A tel point que même en nonante minutes, chaque joueur semblait devoir se transformer pour s’adapter à ce curieux élément. "On évoluait différemment, observe Duruz, car tout était exacerbé. On en a presque développé une ouïe d’animaux sur le coup. C’était déstabilisant."
Dès leurs premiers pas sur la pelouse, Valaisans et Genevois avaient compris que ce 19 avril 2001 serait un moment pas comme les autres. "A l’échauffement, déjà, tout était différent, car on entendait tout ce que disait l’adversaire, ce qui nous poussait à parler à voix basse entre nous, se remémore Eric Pédat. Cela ressemblait presque à une partie de cache-cache." Gregory Duruz fut pour sa part davantage plongé dans ce… néant une poignée de secondes avant le coup d’envoi.
"Dans le vestiaire, on ne pouvait pas vraiment percevoir de différence, mais une fois que nous sommes sortis du tunnel pour entrer sur le terrain, alors là, c’était terrible, dit le défenseur sédunois. Tu te retrouvais avec les deux équipes alignées pour l’avant-match devant tout simplement personne.

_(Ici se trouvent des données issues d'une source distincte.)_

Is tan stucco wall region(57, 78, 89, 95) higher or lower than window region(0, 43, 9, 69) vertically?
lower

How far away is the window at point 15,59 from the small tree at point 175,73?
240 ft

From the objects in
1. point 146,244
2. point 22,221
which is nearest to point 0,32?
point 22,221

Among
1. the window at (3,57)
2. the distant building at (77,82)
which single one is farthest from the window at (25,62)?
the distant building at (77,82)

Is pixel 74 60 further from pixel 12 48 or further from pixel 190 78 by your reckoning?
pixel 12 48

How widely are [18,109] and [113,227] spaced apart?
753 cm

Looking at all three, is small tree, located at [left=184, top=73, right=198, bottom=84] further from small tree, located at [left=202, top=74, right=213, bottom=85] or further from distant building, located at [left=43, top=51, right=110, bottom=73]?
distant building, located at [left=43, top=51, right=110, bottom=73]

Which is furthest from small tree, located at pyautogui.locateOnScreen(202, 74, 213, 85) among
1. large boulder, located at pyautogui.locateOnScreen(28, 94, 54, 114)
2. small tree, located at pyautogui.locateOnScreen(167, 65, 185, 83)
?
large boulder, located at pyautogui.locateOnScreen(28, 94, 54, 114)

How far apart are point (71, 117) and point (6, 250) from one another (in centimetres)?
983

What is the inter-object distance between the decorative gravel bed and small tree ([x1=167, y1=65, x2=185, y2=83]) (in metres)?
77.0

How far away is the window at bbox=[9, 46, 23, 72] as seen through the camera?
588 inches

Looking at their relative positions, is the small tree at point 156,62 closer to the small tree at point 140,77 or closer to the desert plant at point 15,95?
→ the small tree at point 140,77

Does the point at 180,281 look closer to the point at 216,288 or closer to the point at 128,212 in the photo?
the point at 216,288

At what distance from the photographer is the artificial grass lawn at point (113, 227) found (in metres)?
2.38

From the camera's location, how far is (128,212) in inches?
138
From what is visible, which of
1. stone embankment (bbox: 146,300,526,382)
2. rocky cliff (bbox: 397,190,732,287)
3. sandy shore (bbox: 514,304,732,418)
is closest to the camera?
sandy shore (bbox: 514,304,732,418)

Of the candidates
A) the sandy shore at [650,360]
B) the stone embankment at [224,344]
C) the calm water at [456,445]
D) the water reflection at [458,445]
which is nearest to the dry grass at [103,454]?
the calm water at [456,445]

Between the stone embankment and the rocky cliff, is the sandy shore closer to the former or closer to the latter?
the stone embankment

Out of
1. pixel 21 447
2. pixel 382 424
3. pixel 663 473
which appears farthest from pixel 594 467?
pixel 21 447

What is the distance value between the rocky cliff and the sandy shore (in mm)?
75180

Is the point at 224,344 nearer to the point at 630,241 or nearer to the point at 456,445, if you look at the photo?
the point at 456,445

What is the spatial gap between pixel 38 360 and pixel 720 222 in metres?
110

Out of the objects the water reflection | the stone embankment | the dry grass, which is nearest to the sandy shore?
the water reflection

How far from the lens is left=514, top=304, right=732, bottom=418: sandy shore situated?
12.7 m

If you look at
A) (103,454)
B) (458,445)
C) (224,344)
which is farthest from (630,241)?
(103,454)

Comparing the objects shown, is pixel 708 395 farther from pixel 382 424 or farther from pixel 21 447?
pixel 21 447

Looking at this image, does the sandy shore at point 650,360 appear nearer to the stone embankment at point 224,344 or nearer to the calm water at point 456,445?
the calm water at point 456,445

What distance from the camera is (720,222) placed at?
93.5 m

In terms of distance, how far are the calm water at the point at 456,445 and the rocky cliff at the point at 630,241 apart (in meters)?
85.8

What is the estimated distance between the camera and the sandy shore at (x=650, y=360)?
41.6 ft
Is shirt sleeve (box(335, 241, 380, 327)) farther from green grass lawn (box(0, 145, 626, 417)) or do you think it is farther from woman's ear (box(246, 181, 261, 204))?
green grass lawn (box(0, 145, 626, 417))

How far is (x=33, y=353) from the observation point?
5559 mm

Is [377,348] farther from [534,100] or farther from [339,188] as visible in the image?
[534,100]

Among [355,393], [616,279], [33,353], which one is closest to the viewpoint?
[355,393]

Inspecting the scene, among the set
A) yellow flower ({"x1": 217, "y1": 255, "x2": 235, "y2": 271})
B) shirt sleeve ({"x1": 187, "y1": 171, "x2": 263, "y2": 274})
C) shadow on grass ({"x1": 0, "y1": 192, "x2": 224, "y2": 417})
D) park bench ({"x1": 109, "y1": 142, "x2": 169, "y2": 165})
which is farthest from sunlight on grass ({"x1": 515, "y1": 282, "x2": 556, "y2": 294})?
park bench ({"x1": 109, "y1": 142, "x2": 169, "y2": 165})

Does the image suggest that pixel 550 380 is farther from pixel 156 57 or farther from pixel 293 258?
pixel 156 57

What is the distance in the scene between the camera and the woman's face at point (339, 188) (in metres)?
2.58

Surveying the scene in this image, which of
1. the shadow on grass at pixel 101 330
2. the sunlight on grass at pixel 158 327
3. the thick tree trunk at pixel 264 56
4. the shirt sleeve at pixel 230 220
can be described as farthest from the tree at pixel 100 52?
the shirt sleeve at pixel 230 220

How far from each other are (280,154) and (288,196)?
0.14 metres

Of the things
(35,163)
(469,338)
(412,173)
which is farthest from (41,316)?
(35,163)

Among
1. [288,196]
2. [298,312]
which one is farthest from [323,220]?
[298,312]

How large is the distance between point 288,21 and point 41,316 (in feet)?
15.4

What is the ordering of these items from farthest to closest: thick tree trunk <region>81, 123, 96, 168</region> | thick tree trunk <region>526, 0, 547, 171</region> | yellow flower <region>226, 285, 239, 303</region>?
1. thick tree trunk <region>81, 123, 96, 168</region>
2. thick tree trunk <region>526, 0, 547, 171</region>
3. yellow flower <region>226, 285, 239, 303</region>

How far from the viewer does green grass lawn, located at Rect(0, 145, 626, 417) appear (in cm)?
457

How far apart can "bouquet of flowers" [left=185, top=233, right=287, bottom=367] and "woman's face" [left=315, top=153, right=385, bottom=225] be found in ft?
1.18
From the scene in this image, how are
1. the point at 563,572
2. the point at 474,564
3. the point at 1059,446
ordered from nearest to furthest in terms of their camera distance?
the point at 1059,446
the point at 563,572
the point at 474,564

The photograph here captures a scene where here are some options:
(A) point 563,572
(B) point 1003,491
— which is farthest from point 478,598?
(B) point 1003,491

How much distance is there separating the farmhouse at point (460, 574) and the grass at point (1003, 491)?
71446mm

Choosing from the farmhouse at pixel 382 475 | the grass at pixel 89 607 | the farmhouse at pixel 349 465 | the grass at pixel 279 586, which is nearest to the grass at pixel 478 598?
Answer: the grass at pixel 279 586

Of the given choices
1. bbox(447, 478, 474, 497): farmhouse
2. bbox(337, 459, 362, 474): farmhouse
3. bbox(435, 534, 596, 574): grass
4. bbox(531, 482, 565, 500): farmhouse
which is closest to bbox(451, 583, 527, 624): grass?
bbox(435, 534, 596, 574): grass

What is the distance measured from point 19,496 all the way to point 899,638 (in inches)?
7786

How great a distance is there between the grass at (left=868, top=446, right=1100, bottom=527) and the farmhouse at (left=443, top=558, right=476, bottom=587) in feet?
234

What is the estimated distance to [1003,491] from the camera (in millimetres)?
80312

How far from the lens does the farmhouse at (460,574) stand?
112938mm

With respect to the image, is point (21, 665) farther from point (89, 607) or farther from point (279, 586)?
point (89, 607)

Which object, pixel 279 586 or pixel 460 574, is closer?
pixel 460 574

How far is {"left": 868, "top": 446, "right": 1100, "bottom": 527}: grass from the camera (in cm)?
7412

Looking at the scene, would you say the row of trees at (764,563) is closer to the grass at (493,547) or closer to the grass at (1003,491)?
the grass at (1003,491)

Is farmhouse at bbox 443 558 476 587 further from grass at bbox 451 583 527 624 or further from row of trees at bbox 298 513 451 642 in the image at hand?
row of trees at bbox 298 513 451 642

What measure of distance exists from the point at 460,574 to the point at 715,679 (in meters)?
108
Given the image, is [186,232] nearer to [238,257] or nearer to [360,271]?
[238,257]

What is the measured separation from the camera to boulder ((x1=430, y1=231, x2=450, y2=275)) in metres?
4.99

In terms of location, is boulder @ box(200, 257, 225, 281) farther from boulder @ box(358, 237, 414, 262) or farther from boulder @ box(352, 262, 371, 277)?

C’était vraiment étrange."
Difficulté émotionnelle
Le déroulement du match, soldé sur le score de 1-1, confirma cette impression de grand vide. "On était pris entre deux sentiments, lâche Pédat. Le match était presque "sourd", mais en même temps la résonnance était impressionnante. On entendait davantage le bruit du ballon, des frappes, des transversales, des contacts entre les joueurs, aussi. Les tacles semblaient plus violents, ce qui pouvait aussi perturber l’attitude et les décisions de l’arbitre." Tout était devenu compliqué pour les vingt-deux acteurs.
"La gestion émotionnelle était très dure, rappelle Gregory Duruz. On avait le sentiment d’être dans une opposition sans enjeu alors qu’il y en avait un. Ce n’était pas un match de préparation sur un terrain de campagne, mais une vraie rencontre dans un grand stade. Alors certes, Tourbillon n’est pas le Parc des Princes, mais tout de même, c’était très, très bizarre. Il n’y avait plus d’atmosphère, plus d’animation, plus rien d’attrayant. Sans ce public qui, quand il est là, est une force, il n’y a plus rien pour te pousser. Cela se sentait encore plus dans une affiche telle qu’une rencontre Sion-Servette…"
Et Eric Pédat de conclure: "Ce huis clos nous avait ramené à une immense impression de fragilité. On se sentait perdus, fragiles, sans soutien, comme fébriles. Au moins, lorsque les fans sont là, tu sens quelque chose derrière toi qui te rend solide ou qui te donne le sentiment de l'être. En réalité, au coup de sifflet final, nous étions tous contents que cela soit terminé." Un sentiment partagé par Gregory Duruz: "Moi aussi, j’étais très heureux que ces nonante minutes soient derrière moi."